The paper, once understood in this light, as case series analysis, is truly remarkable, well written and brilliantly documented. It concluded by stating the hypothesis, based on parents’ reports, that the children’s’ signs and symptoms were temporally connected to MMR vaccination. Subsequent studies may not have substantiated the hypothesis; but that does not detract from or invalidate the merits of the paper as a case series and as, essentially, a hypothesis paper.

Hmmm. One wonders what Dr. Mawson thinks now that Wakefield’s paper based on that “brilliant” case series has been retracted. His letter is a hunk o’ hunk o’ burnin’ stupid. He probably still loves Wakefield.

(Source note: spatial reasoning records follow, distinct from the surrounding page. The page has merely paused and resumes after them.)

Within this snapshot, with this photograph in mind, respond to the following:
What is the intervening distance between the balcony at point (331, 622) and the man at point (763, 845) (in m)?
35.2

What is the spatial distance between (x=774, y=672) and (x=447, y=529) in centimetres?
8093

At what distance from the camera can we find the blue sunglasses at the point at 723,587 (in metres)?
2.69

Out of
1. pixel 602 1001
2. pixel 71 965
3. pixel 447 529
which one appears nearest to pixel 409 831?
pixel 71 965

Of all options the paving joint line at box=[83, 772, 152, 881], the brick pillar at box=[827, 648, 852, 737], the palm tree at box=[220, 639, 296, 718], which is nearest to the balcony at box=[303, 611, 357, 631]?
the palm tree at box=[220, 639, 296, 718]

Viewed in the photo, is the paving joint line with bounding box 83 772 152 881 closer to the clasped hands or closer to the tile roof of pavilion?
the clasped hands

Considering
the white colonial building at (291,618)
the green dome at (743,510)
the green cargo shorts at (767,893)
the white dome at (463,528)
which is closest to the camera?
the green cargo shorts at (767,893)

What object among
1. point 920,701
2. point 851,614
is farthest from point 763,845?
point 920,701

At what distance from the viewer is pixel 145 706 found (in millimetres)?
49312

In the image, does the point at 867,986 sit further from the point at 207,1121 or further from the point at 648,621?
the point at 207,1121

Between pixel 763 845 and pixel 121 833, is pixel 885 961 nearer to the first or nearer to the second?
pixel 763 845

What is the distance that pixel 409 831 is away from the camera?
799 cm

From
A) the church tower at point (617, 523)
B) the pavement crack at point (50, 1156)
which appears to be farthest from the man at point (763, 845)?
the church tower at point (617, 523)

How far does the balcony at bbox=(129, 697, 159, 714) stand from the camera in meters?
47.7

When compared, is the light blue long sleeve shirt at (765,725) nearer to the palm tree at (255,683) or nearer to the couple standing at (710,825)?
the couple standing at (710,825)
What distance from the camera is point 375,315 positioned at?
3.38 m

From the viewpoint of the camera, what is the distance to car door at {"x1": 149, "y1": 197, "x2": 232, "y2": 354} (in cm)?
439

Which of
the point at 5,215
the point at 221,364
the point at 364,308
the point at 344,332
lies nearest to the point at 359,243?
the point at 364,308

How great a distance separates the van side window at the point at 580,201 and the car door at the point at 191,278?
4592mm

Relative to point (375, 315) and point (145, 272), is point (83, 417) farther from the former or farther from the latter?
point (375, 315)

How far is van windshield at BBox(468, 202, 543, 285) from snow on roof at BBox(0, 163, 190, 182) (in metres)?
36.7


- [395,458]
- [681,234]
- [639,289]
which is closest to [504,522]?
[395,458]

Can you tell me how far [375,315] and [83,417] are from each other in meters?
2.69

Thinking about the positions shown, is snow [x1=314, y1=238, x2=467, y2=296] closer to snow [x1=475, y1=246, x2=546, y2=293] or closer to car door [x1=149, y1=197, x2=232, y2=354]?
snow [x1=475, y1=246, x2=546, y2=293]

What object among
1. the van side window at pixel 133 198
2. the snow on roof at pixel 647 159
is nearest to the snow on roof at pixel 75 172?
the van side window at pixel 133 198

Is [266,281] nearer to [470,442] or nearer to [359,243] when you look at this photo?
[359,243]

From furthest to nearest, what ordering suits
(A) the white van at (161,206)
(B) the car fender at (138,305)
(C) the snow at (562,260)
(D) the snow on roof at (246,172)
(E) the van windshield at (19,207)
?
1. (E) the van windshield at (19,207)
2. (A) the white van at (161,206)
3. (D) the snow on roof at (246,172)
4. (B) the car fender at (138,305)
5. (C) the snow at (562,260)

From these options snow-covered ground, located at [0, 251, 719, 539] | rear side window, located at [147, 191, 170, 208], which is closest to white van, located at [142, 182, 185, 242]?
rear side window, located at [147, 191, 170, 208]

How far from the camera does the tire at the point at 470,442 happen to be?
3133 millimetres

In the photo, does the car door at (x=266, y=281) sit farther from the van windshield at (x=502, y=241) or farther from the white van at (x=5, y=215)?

However, things are coming into focus more; certainly it’s obvious now why J.B. Handley loves Mawson’s “study.” It’s an Internet survey whose subjects will self-select, as there doesn’t appear to be a mechanism to attract a representative cross-section of parents. It’s also being carried out in collaboration with an entity known as the National Home Education Research Institute (NHERI), a group I’ve never heard of, but many (although certainly not all) home schoolers are notoriously antivaccine. Mawson’s study does, however, resemble a “study” proposed by Generation Rescue a few years back. So what we have here is a study that is really nothing more than an Internet survey funded by a home schooling organization for which additional funding has been sought through the rabidly antivaccine group, Generation Rescue.

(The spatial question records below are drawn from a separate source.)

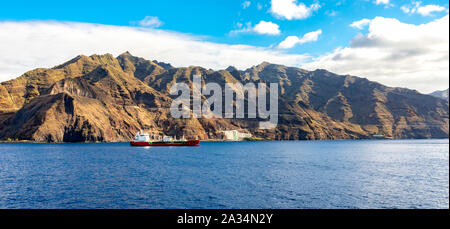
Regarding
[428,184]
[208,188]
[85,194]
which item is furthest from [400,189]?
[85,194]
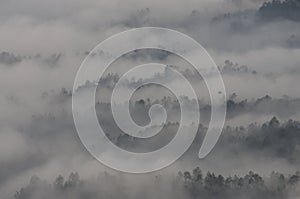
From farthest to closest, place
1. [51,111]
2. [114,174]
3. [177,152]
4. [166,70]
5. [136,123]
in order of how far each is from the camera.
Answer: [51,111], [166,70], [136,123], [114,174], [177,152]

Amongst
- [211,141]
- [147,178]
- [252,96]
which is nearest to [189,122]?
[211,141]

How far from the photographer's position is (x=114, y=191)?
420 feet

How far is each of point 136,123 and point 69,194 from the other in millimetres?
23801

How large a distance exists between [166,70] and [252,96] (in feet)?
97.9

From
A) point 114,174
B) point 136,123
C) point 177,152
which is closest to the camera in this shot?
point 177,152

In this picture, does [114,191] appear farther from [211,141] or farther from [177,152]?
[211,141]

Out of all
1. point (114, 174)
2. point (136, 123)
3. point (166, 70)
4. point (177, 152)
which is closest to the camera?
point (177, 152)

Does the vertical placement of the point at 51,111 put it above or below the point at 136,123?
above

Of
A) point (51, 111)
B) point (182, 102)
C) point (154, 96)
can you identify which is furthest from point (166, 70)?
point (51, 111)

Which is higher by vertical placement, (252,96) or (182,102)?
(252,96)

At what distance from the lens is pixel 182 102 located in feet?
494

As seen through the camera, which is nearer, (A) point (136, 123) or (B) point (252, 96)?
(A) point (136, 123)

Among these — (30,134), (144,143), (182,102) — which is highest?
(30,134)

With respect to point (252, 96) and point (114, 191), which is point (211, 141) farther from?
point (252, 96)
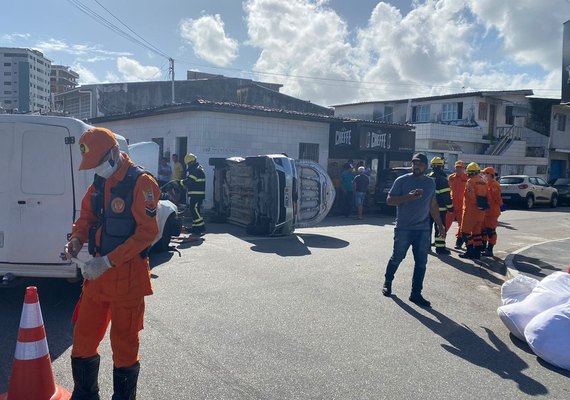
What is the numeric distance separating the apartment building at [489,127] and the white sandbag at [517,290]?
25.6 meters

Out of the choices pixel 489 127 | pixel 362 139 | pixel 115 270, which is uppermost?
pixel 489 127

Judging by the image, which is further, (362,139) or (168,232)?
(362,139)

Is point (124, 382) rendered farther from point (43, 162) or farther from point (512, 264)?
point (512, 264)

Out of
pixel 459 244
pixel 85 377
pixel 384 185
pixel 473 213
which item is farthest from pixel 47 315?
pixel 384 185

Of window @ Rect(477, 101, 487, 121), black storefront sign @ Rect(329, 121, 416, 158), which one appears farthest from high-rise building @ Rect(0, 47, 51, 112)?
window @ Rect(477, 101, 487, 121)

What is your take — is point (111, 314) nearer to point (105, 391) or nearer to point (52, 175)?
point (105, 391)

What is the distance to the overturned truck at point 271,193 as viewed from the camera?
36.9ft

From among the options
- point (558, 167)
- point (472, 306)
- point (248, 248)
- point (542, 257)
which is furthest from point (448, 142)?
point (472, 306)

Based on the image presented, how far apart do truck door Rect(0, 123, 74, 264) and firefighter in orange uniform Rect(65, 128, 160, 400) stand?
2.32 metres

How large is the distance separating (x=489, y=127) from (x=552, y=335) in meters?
33.1

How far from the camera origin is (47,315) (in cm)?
530

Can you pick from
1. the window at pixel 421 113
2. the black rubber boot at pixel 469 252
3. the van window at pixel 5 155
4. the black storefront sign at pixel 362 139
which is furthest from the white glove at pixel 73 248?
the window at pixel 421 113

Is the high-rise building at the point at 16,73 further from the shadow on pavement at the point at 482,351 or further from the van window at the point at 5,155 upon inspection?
the shadow on pavement at the point at 482,351

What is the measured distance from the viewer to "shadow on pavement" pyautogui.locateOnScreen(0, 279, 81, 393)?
14.1 feet
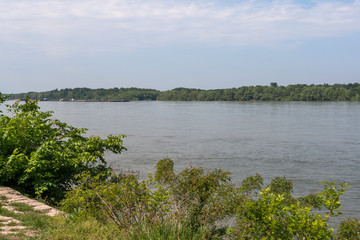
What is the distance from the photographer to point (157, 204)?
6.83 m

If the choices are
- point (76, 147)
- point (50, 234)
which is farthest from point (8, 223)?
point (76, 147)

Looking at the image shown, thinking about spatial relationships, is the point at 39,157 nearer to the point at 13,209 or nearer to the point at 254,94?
the point at 13,209

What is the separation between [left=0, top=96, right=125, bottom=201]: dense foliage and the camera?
1062 cm

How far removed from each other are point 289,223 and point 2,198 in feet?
22.3

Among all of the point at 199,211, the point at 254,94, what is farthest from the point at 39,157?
the point at 254,94

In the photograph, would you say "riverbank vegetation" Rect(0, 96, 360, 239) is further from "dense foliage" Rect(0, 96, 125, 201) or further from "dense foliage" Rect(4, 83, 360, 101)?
"dense foliage" Rect(4, 83, 360, 101)

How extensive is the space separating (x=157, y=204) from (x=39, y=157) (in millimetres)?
5433

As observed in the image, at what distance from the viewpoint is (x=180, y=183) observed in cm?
761

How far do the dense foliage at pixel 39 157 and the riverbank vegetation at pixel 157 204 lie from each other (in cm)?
3

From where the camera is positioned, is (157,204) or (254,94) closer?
(157,204)

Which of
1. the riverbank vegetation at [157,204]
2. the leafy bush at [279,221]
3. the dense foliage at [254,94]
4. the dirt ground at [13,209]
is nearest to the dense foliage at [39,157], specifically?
the riverbank vegetation at [157,204]

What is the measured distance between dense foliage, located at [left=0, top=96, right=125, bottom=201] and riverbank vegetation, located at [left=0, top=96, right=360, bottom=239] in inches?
1.2

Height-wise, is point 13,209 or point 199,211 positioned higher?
point 199,211

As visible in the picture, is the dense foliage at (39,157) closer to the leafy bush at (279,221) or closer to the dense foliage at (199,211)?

I started out concerned that legitimate researchers were going to have their work tainted by donations from an antivaccine source, but I needn’t have worried. I should have known that most real scientists shun the antivaccine movement. Clearly Mawson does not, because he’s obviously had contact with J.B. Handley and is fine with Handley’s fundraising for him. Part of me is half-tempted to sit back and hope that Handley’s minions actually do donate $400,000 to Mawson for his study. It would be money that couldn’t make mischief elsewhere by funding antivaccine activism or quackery. It would also be money about as well-spent as the Republican Super-PACs that failed to elect so many Republican candidates, but I suppose wasting it on Mawson is probably not as bad as using it for other antivaccine activities. On the other hand, as useless as this survey will be, I know that antivaccinationists will use it as a propaganda tool, no matter what it shows. That’s what it’s clearly designed to be. That’s also why I hope Handley’s funding initiative succeeds just about as well as other attempts at “science” GR has undertaken, as in not at all.